Here's a pic of some of our chicken haul from yesterday, obviously prior to cleaning. Our test serving had a wonderful meaty texture, and tasted a bit lemon-y to me. Looking forward to cooking it up in some barbecue sauce!


----------



## geogymn (Apr 17, 2013)

Morel Insanity said:


> Here's a pic of some of our chicken haul from yesterday, obviously prior to cleaning. Our test serving had a wonderful meaty texture, and tasted a bit lemon-y to me. Looking forward to cooking it up in some barbecue sauce!
> 
> View attachment 35396


 How did he chickens roost? I hope well. Some people have an allergic reaction to Chickens especially coming off Hemlock.


----------



## Ryan gebo (May 16, 2020)

Beautiful chicken on some oak roots 
Cincinnatus


----------



## Leah Hackett (Apr 26, 2020)

I’ve been hunting for chickens but so far only oysters! No complaints, they are still delicious!


----------



## greenie80 (Apr 20, 2020)

Amazing finds everyone! Beautiful mushrooms! We really want to find some chickens and hens and oysters. We never found morels but kept looking and found some Reishi and Corals! Soooo excited! They were delicious. We fried some which were so tasty. I also made Reishi broth and then made beef stew with the broth. Yummmm!


----------



## FrothyBoots (Apr 29, 2019)

I found 1 edible morel. Two old ones. 

Burned myself out looking early in the season again. Got fed up with it. We found some oysters and ate them. Rain would come but never for long enough or I had work 

I'm excited to see Ganoderma Tsugae growing, I'll have to take a look for it. What country are you in greenie80?


----------



## greenie80 (Apr 20, 2020)

FrothyBoots said:


> I found 1 edible morel. Two old ones.
> 
> Burned myself out looking early in the season again. Got fed up with it. We found some oysters and ate them. Rain would come but never for long enough or I had work
> 
> I'm excited to see Ganoderma Tsugae growing, I'll have to take a look for it. What country are you in greenie80?

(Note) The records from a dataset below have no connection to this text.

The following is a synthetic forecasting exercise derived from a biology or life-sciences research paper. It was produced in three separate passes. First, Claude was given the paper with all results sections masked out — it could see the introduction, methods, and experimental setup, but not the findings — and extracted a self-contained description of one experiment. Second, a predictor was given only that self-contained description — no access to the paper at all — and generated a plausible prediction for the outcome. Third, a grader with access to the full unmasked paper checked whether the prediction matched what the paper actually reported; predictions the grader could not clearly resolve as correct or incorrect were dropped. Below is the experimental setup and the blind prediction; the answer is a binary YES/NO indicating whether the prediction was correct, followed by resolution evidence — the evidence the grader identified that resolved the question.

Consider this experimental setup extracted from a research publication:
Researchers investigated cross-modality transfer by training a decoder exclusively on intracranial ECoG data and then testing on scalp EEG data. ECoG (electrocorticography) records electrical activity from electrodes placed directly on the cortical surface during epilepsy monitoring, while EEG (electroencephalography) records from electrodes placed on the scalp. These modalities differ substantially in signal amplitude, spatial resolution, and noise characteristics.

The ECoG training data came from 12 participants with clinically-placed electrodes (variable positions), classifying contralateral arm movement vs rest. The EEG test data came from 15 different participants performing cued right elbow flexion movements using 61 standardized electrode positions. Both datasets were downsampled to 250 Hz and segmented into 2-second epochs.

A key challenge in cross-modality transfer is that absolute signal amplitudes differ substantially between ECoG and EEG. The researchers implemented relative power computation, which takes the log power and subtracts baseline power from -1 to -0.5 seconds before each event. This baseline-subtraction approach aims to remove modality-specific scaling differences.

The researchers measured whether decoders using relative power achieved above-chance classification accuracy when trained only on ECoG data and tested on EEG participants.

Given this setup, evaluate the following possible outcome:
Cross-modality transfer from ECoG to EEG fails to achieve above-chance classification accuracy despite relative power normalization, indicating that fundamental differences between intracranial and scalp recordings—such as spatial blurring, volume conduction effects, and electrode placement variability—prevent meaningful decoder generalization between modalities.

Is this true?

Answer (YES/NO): NO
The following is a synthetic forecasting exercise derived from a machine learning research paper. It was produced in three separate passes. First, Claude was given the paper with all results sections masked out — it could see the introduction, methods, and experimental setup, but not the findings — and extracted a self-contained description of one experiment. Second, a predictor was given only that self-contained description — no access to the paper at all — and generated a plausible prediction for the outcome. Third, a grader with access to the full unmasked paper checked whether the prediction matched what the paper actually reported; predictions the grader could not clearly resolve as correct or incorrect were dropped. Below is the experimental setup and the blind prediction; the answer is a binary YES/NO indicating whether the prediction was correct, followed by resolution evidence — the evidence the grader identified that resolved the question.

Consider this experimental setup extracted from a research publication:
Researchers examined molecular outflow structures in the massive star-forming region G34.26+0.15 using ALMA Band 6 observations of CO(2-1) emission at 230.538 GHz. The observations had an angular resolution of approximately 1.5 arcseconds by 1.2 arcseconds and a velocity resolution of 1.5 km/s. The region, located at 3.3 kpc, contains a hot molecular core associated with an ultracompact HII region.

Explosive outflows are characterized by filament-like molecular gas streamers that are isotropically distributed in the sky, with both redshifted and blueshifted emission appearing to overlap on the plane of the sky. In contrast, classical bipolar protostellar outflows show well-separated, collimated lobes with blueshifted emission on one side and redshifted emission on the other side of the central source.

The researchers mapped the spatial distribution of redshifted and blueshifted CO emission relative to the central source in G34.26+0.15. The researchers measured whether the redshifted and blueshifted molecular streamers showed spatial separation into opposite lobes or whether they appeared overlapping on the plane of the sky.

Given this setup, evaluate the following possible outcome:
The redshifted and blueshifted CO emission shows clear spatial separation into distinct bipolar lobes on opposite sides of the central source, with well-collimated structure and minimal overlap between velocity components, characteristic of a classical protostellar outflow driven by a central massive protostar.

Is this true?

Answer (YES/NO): NO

Putnam County-found on a down Eastern Hemlock


----------



## Ryan gebo (May 16, 2020)

Young reishi


----------



## Morel Insanity (Mar 11, 2020)

Really glad to see you guys, and your finds!



geogymn said:


> How did he chickens roost? I hope well. Some people have an allergic reaction to Chickens especially coming off Hemlock.


Thanks for asking - we're actually finally cooking them up tonight for a full meal. I was worried it would be too late, but they still look beautiful after storing them in the fridge between two moist paper towels with a loose foil covering. It's been a busy family week, with birthday dinners, so this is our first chance to eat them! Fingers crossed, but the initial taste produced no adverse reactions at all. I've read that some people can only find them on hemlock... will definitely let you know how it turns out!



greenie80 said:


> Amazing finds everyone! Beautiful mushrooms! We really want to find some chickens and hens and oysters. We never found morels but kept looking and found some Reishi and Corals! Soooo excited! They were delicious. We fried some which were so tasty. I also made Reishi broth and then made beef stew with the broth. Yummmm!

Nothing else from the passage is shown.